Independent groups unaffiliated with either candidate in the 5th Congressional District race spent $2.2 million to oust 28-year incumbent Rep. John Spratt, chairman of the House Budget Committee and an ally of President Barack Obama and House Speaker Nancy Pelosi of California.
No other South Carolina race attracted that much spending, according to the Federal Election Commission.
Spending by independent groups topped $400 million nationwide, with marquee contests like Nevada's Senate race spurring massive spending on behalf of both candidates, according to an analysis of FEC data by the Sunlight Foundation, a nonpartisan watchdog group.
Groups supporting Spratt, a York Democrat, spent only about $12,600 on his behalf, according to the Sunlight Foundation.
Spratt said the Democratic Congressional Campaign Committee mounted a robust get-out-the-vote campaign to mobilize Democratic voters in the 5th District. But it wasn't enough to stave off the challenge from Republican state Sen. Mick Mulvaney, who won with 55 percent of the vote.
Calling himself a "high-value target," Spratt said he could have run a more aggressive campaign.
"I was carpet-bombed," he said in a recent telephone interview. "We weren't ready for it. And we didn't really respond to it as forcefully as we should. But I'm not certain it would've changed the outcome because it was such an incessant and heavy bombardment."
Television, radio and print ads and direct mail funded by the Washington-based Club for Growth, Virginia-based Americans for Prosperity, the Iowa-based American Future Fund and other groups were pivotal in steering voters to Mulvaney, Spratt said.

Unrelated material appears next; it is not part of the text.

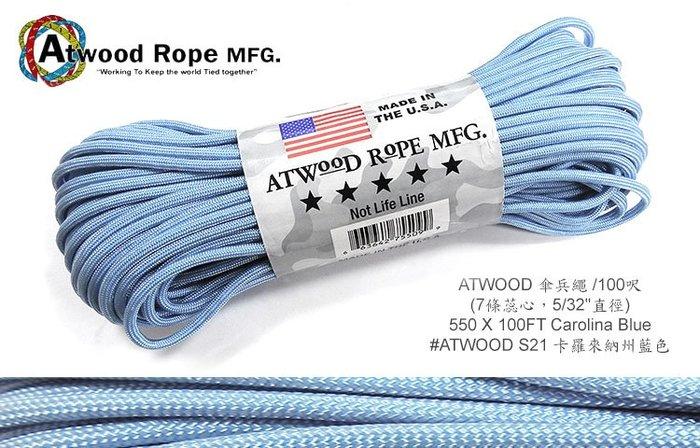 【angel 精品館 】 Atwood 傘兵繩 100英呎 / 卡羅萊納州藍色 S21-CAROLINA BLUE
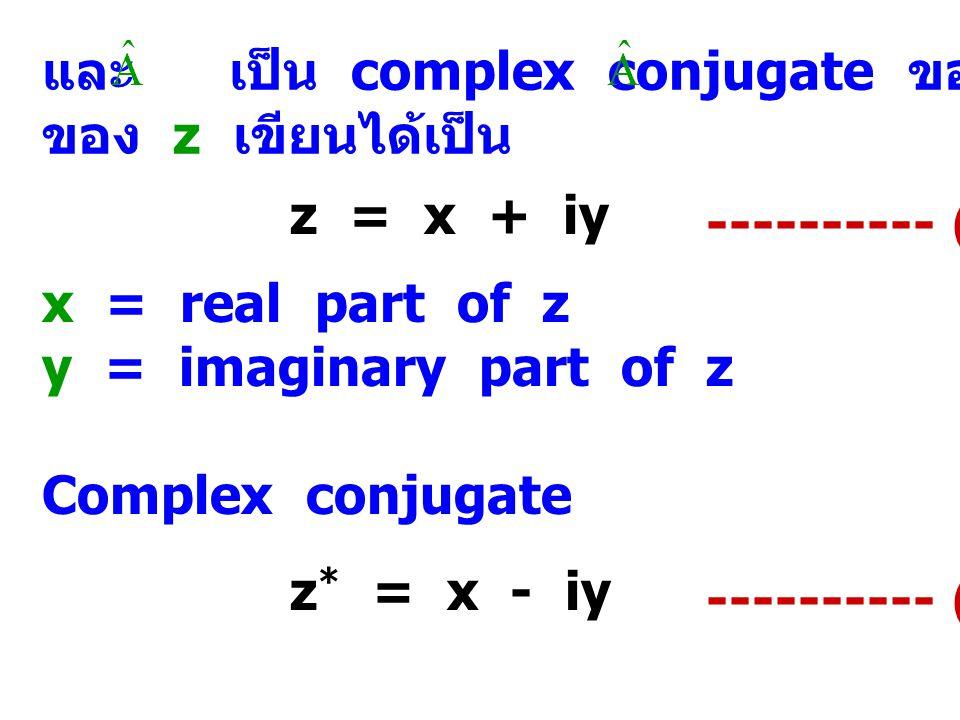 และ เป็น complex conjugate ของ complex quantity ของ z เขียนได้เป็น z = x + iy ---------- (2.8) x = real part of z y = imaginary part of z Complex conj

"By my count, there's $1 million of unidentified money that (came) from groups with benign names that belie what their purpose is," Spratt said. "But their purpose is not the edification of South Carolinians, I can tell you that."
Spratt also paid dearly at the polls for voting yes on the health care reform bill - which Obama signed into law in March - and for helping craft the $814 billion economic stimulus law and defending deficit spending as a way to prop up the buckling economy. And he was a Democrat running in an increasingly Republican state during a year when all incumbents were vulnerable, especially those close to Obama and Pelosi.

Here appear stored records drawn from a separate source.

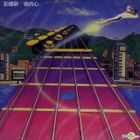 Wo De Xin (Original Album Reissue)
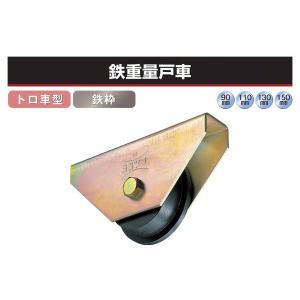 2個入 ヨコヅナ  鉄重量戸車 (トロ車型・鉄枠) φ110 (JHM-1107)|bidoorpal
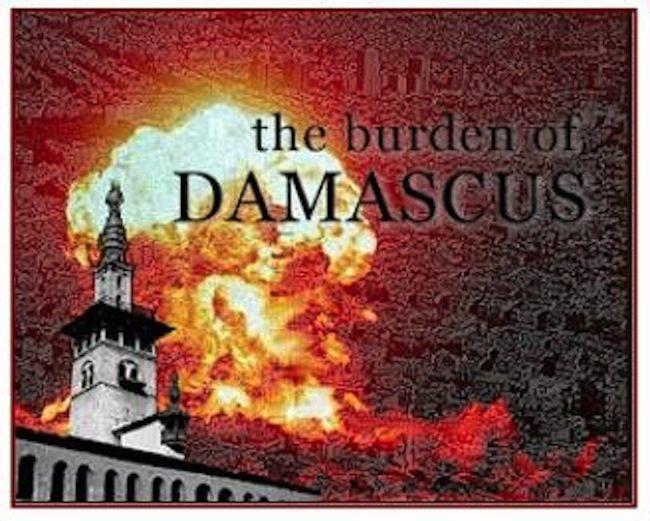 damascus nuke-damascus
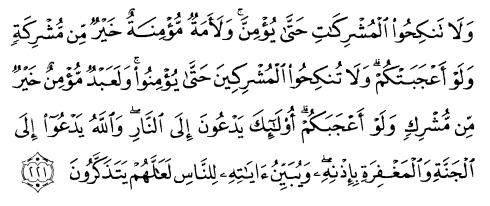 tulisan arab surat albaqarah ayat 221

Political handicapper Charlie Cook pegged the 5th District race a "tossup" heading into the elections, though Spratt had been seen as safe in the past.
Among independent groups, the Club for Growth spent the most - nearly $420,000 - on the effort to oust Spratt, mostly on broadcast ads. The group advocates limited government and free enterprise. The American Future Fund spent $219,000 and the Citizens for a Working America Political Action Committee spent $250,000.

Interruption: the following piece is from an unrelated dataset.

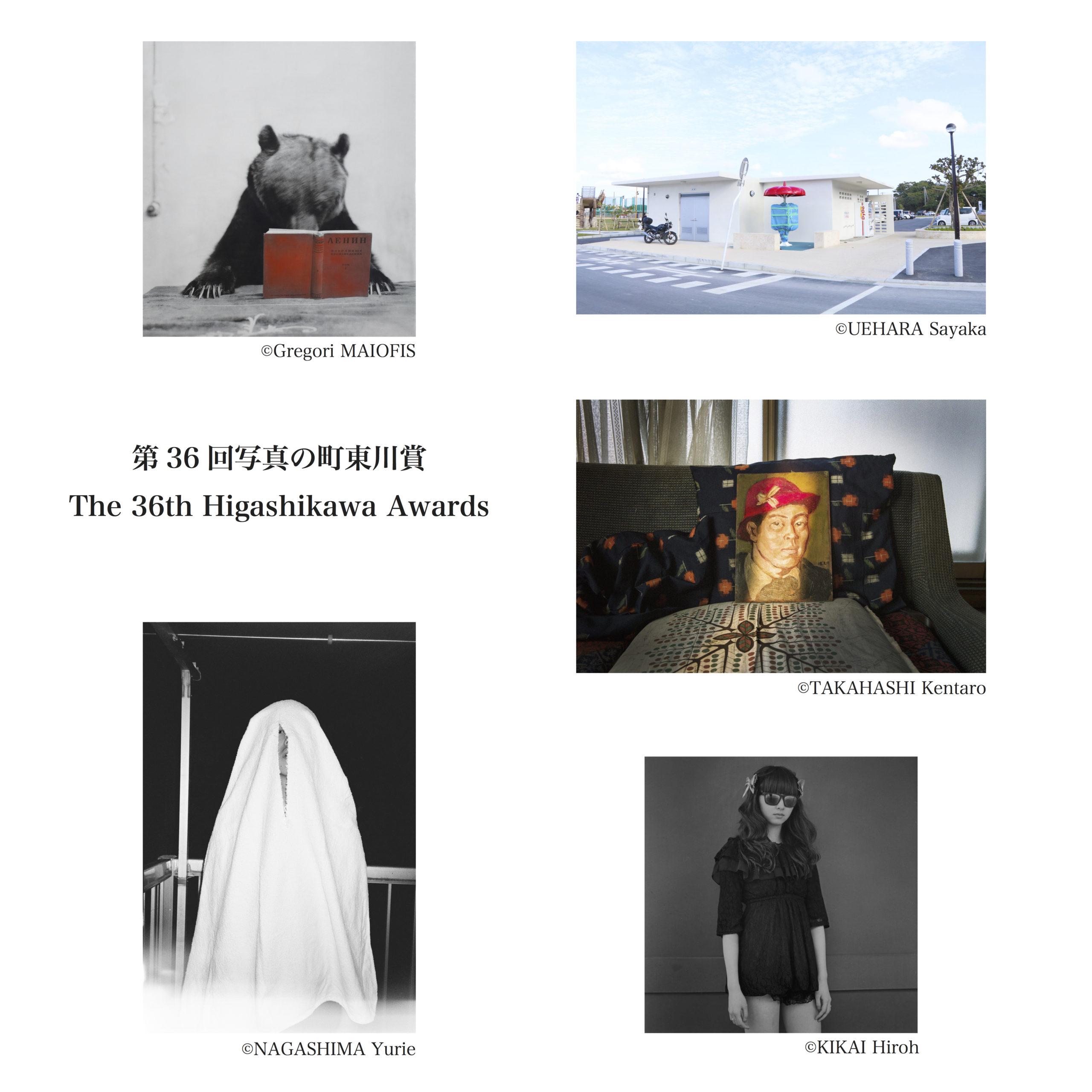 第36回写真の町東川賞受賞者発表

The National Republican Congressional Committee, not an independent group, spent nearly $1.1 million to defeat Spratt, FEC records show.
The only independent groups that supported Spratt's re-election bid were the Humane Society of the U.S., which spent about $6,800, and the Congressional Black Caucus PAC, which spent about $5,800. FEC rules prohibit candidates from associating themselves with independent groups or asking them to run ads.
In January, the Supreme Court struck down restrictions on how much independent groups may raise and spend on political campaigns and said the groups may finance ads that explicitly support or denounce candidates. Some groups can keep their donor lists secret, and many aren't required to disclose donors until well after spending money on a race.
Spratt said the ruling opened the floodgates on corporate spending on elections, but supporters of the decision say it merely struck down congressional restrictions on free speech.
"Free speech is not good for democracy?" Mike Connolly, spokesman for the Club for Growth, said Tuesday. "That's a very popular position for career politicians." The group, one of South Carolina GOP Sen. Jim DeMint's biggest backers, wanted to give Mulvaney a fighting chance against a well-financed, entrenched incumbent, he said.
FEC records show Spratt raised $1.8 million for the Nov. 2 elections and Mulvaney raised $1.3 million.
"As we looked at the race, looked at the issues, and looked at Chairman Spratt's vulnerabilities, we thought this was a good race to invest in," Connolly said. "We wanted to level the playing field."